The following is a partial transcription of Christina Figueres’ speech made at the World Future Energy Summit, Abu Dhabi, January 18th 2016. What is particularly interesting is her rejection of the role of the market and the need to ensure that the market moves in the right direction “for the benefit of all of us.” In other words the dogma of market capitalism cannot be allowed to undermine the process of dealing with climate change.

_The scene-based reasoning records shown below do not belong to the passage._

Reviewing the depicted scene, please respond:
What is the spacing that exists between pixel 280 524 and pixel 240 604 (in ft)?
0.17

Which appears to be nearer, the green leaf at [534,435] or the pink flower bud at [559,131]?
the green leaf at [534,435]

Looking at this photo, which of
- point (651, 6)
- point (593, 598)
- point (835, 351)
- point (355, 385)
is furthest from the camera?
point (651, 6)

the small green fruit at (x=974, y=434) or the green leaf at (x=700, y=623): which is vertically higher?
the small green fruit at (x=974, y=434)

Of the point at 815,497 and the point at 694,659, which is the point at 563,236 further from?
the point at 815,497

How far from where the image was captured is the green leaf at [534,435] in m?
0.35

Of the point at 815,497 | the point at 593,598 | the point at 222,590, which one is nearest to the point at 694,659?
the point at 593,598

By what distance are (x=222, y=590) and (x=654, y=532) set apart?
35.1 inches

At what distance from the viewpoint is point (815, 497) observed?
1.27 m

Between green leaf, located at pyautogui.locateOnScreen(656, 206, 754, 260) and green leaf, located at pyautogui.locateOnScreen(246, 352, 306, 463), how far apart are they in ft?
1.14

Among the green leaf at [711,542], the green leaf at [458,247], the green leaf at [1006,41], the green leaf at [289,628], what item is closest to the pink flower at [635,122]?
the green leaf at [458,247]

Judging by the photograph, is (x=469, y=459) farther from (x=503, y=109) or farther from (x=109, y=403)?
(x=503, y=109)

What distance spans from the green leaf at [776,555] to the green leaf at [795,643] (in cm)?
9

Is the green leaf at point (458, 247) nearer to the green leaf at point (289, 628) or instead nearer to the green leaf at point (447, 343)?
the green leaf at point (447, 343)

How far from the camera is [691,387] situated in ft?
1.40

“The kind of energy we invest in [over] the next 10 to 15 years will determine whether we do our job or not. Economic growth, same story, the kind of economic growth that we have, the kind of carbon intensity of that economic growth, will determine whether we get to climate change on time. Industrial innovation and infrastructure, same thing, unless we have the dramatic innovation and resilient infrastructure, we will not meet our climate goals. Cities and communities, and I am going through the sustainable development goals, unless we have smart cities and resilient communities we will not get to our climate goals, unless we dramatically change our consumption and production we will not get to our climate goals, so these five determine together whether we get to our climate goals, now we have three sustainable development goals actually are determined by what we do about climate change and those are very clearly poverty, health, and hunger. Unless we are able to face climate change in a timely fashion we will soon have levels of poverty around this world go to such a scale that we will never be able to end poverty; I think that we can agree that this is morally inadmissible for every human being alive today. We cannot accept that this is where we are going to, so unless we address climate change we will never be able to eradicate poverty, unless we address climate change we will never have food security and conquer hunger, and unless we address climate change we will of course not be able to deal with some, not all, but some of these important matters.

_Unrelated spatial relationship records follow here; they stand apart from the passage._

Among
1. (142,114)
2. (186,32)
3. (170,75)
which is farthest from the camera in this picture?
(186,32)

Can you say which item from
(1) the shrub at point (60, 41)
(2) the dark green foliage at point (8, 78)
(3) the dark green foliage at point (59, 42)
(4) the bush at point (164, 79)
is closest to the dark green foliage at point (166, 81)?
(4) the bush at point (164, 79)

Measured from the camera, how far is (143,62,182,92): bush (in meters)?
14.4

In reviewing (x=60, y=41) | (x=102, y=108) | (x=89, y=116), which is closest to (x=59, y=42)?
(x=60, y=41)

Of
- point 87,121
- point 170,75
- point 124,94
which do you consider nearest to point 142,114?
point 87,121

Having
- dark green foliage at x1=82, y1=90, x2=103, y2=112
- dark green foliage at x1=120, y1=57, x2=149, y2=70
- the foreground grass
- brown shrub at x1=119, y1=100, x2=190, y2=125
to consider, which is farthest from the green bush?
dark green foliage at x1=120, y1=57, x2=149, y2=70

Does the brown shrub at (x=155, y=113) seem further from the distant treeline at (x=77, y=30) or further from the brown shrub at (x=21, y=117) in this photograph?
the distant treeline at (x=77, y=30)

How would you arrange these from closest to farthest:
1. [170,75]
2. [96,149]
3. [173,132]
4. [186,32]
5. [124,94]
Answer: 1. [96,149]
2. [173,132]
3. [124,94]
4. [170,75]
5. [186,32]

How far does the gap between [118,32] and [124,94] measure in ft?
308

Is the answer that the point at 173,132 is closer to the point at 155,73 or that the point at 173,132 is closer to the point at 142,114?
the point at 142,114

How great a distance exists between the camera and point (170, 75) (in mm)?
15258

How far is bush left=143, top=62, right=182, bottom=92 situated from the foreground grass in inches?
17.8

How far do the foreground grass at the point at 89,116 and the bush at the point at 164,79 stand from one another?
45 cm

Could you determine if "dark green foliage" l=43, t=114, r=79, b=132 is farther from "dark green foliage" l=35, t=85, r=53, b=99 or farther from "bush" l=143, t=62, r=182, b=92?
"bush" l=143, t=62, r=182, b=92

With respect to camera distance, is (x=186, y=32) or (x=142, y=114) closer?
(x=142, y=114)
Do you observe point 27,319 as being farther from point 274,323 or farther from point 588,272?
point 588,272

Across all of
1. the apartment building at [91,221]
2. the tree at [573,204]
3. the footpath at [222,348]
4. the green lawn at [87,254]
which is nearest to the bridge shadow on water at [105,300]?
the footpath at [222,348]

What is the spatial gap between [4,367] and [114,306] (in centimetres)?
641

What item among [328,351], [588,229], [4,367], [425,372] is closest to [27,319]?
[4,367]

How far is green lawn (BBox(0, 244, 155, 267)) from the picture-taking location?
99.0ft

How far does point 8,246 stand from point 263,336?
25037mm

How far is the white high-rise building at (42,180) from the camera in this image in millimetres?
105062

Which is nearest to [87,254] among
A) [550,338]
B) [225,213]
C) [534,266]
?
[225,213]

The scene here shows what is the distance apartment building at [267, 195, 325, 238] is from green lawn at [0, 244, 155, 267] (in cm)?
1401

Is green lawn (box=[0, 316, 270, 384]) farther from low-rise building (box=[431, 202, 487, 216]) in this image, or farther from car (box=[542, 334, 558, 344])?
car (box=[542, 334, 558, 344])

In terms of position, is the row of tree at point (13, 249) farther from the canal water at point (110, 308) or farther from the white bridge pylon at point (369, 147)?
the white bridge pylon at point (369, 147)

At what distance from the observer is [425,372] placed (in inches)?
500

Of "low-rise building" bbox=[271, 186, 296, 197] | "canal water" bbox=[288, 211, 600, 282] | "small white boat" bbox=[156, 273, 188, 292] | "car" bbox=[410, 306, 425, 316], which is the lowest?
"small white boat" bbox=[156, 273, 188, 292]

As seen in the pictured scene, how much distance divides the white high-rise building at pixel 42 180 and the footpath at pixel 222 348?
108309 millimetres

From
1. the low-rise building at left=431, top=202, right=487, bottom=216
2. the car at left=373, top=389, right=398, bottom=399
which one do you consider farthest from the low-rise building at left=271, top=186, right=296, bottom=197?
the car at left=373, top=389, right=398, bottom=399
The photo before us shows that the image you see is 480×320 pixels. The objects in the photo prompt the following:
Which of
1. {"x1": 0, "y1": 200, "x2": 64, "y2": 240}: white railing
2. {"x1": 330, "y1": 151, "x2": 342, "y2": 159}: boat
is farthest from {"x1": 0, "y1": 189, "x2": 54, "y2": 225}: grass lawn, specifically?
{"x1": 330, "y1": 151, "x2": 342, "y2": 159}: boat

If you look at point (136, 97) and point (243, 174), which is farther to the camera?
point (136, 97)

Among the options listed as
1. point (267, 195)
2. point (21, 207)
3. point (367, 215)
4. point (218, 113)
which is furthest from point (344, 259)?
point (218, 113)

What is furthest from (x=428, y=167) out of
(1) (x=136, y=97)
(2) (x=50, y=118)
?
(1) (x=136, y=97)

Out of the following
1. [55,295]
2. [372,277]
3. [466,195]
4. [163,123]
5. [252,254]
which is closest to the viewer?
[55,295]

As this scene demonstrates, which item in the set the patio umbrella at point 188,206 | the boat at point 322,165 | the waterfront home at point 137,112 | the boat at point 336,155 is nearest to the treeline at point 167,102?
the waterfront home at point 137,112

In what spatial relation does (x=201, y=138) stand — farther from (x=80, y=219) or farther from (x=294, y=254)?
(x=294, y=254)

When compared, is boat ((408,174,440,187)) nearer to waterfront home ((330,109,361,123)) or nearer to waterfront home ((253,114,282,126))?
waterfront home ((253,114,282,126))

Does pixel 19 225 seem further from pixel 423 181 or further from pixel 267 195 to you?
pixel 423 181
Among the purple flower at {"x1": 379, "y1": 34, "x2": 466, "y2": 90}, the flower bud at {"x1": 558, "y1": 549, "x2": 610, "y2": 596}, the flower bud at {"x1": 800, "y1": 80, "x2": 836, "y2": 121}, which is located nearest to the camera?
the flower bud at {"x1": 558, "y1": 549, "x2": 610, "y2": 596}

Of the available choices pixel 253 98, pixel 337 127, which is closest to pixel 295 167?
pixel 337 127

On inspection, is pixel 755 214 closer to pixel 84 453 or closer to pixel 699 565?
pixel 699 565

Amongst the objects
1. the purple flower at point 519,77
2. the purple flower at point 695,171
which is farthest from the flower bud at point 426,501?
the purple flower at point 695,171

So the state of development goals and climate are one and the same package, either they are determining the way we do climate, or they are determined by climate; the interesting thing is, however, that addressing climate is the one and only goal we have that has a ticking clock embedded. All of the other goals, including poverty, closest to all of our hearts, could be done gradually and according to our possibilities, but not climate change, which has a ticking clock, because it is the greatest threat to the well-being of our generation and future generations.

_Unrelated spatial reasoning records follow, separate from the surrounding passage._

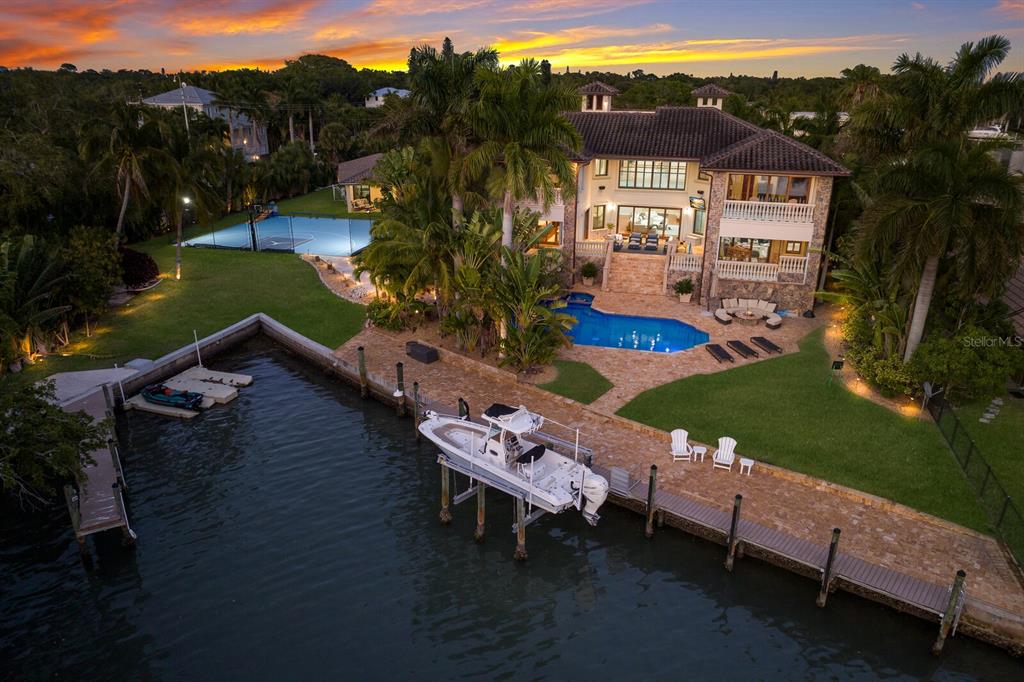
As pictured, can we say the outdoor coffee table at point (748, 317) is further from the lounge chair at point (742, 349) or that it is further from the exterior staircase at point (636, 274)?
the exterior staircase at point (636, 274)

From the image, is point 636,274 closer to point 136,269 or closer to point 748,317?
point 748,317

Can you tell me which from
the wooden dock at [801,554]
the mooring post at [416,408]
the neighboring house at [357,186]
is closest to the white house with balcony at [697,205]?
the mooring post at [416,408]

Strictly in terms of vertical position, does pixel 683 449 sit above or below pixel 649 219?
below

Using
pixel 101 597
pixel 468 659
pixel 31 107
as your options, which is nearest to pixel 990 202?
pixel 468 659

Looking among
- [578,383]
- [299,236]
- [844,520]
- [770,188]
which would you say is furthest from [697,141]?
[299,236]

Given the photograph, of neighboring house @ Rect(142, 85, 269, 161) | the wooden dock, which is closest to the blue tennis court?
neighboring house @ Rect(142, 85, 269, 161)

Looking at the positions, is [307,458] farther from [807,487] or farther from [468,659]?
[807,487]
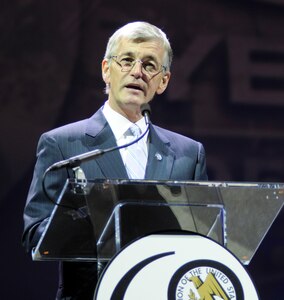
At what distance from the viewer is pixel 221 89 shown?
350 cm

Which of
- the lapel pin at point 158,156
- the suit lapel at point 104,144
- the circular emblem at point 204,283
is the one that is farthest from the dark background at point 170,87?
the circular emblem at point 204,283

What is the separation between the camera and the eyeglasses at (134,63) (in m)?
2.10

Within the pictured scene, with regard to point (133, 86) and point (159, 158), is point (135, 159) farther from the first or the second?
point (133, 86)

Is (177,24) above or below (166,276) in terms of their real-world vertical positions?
above

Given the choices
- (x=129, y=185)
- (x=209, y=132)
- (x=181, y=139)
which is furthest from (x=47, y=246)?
(x=209, y=132)

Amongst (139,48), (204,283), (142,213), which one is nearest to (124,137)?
(139,48)

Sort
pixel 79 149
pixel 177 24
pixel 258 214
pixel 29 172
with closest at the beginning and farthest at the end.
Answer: pixel 258 214
pixel 79 149
pixel 29 172
pixel 177 24

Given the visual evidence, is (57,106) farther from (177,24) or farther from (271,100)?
(271,100)

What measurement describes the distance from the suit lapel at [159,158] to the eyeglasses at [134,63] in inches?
7.3

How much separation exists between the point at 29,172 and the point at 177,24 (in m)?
1.06

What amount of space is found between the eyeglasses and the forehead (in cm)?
2

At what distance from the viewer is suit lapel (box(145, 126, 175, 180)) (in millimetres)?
1994

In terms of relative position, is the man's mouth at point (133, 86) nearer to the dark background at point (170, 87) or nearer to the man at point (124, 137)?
the man at point (124, 137)

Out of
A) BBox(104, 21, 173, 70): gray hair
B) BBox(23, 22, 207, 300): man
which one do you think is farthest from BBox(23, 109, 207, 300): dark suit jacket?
BBox(104, 21, 173, 70): gray hair
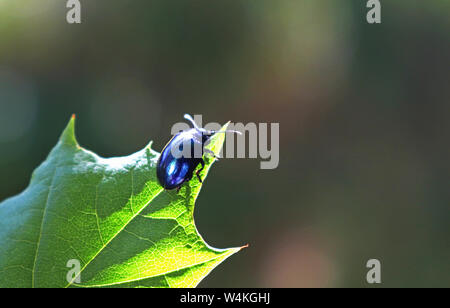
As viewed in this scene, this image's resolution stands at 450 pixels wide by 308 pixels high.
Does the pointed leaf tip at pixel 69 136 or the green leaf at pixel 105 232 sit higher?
the pointed leaf tip at pixel 69 136

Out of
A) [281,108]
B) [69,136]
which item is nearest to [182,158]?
[69,136]

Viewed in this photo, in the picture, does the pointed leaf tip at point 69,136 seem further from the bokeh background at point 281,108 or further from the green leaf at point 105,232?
the bokeh background at point 281,108

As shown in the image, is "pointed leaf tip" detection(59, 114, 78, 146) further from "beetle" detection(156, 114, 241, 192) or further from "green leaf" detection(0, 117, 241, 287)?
"beetle" detection(156, 114, 241, 192)

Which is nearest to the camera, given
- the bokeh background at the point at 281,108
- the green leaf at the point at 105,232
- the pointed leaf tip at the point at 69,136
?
the green leaf at the point at 105,232

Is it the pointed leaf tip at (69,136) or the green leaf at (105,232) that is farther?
the pointed leaf tip at (69,136)

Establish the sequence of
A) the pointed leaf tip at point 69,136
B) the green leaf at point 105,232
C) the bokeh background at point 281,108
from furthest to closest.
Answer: the bokeh background at point 281,108 < the pointed leaf tip at point 69,136 < the green leaf at point 105,232

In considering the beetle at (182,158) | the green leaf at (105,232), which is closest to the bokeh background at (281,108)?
the beetle at (182,158)

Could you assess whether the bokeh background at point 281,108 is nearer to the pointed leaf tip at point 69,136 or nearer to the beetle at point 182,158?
the beetle at point 182,158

We don’t have an option, we have to address climate and in fact we have to address it at a faster rate than our own wonderful and well beloved Paris agreement says, because we have to reach peaking very very quickly, in order to protect the most vulnerable and in order to protect developing countries, so that is the ticking clock that we have here, and we are only able to do that if we are able to take the first steps very quickly, if we are able to take national climate plans and ensure that those are very very quickly accelerated and implemented, because we can take the international policy framework that has been given by the Paris Agreement developed into international policy with investment incentives and predictability of policy, so the capital can flow. The trillions of dollars my friends, that are very happily sitting under many pillows around the world, waiting to go into the new economy, but we have to be able to open up the window and to provide incentives for that flow. This is doable, it is absolutely doable, if the Paris agreement is doable, this is doable. We have to all come together and to do this in a way that is intentional, is purposeful and does not allow us to begin to think that it is market forces that are going to determine whether we are able to do this, it is not the market forces, we need to create those market forces, we need to create with all the conditions, so that the market moves in the way that we know it needs to move, because we have only one direction in which it can work for the benefit of all of us, and it is going to work to create a highly resilient global economy.”